London, 21 Nov – A senior US official has said that US sanctions on Iran, reimposed on November 5, have been effective and have received “almost entire compliance” from the world at large.

During an interview with VOA’s Arabic-language sister network Alhurra in Dubai on Monday, Brian Hook, the US Special Representative for Iran, said: “We have seen almost entire compliance with our sanctions regime. And we don’t anticipate having to sanction any major companies, because we haven’t seen any evidence that these companies want to choose the Iranian market over the United States market.”

The sanctions reimposed earlier this month target Iran’s energy and banking sectors, as part of the Donald Trump administration’s “maximum pressure” campaign on Iran, designed to force the mullahs into returning to the negotiating table for a new deal that would address all of their malign behaviours. These new sanctions were part of Trump’s promise after he pulled the US out of the 2015 nuclear deal with Iran and five world powers in May, citing Iran’s non-compliance.

The energy sanctions mean that the US can enforce penalties on any country or company that buys Iranian oil and gas, which is Iran’s main source of revenue, although the US did give sanctions waivers to eight of Iran’s biggest energy customers.

This means that China, Taiwan, India, Turkey, Japan, South Korea, Italy, and Greece, have another six months to reduce Iranian energy imports to zero; a move that the US said is intended to prevent a dramatic rise in oil prices.

Hook said: “We’ve been working very well with China and India, who have dramatically reduced their imports of Iranian oil.
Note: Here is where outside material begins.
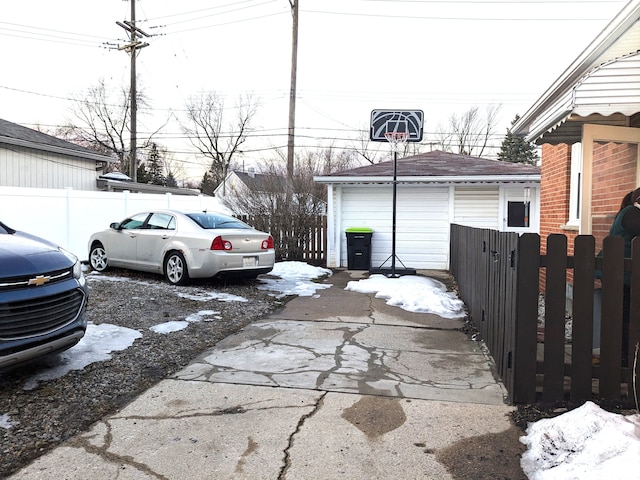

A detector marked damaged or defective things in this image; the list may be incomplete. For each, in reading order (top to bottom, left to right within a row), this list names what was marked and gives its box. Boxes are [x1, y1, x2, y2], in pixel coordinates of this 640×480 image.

cracked concrete driveway [8, 270, 516, 480]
It’s very important to go after the money, and for Iran, that means going after the oil revenue.”

However, Iranian President Hassan Rouhani responded that the Government will “not yield to economic and psychological pressure”, which is the typical rhetoric of the Government when backed into a corner.

Hook explained that the US sanctions campaign has already forced Iran to cut 1 million barrels of oil from its daily output, equivalent to $2 billion in lost revenue.

He said: “This is a regime that, since 2013, has spent $16 billion in Iraq, Syria and Yemen, supporting various militias and missile proliferation — all sorts of threats to peace and security. Our sanctions are the toughest that have been imposed in history against Iran … as part of a campaign of maximum economic pressure so that the Iran changes its behaviour.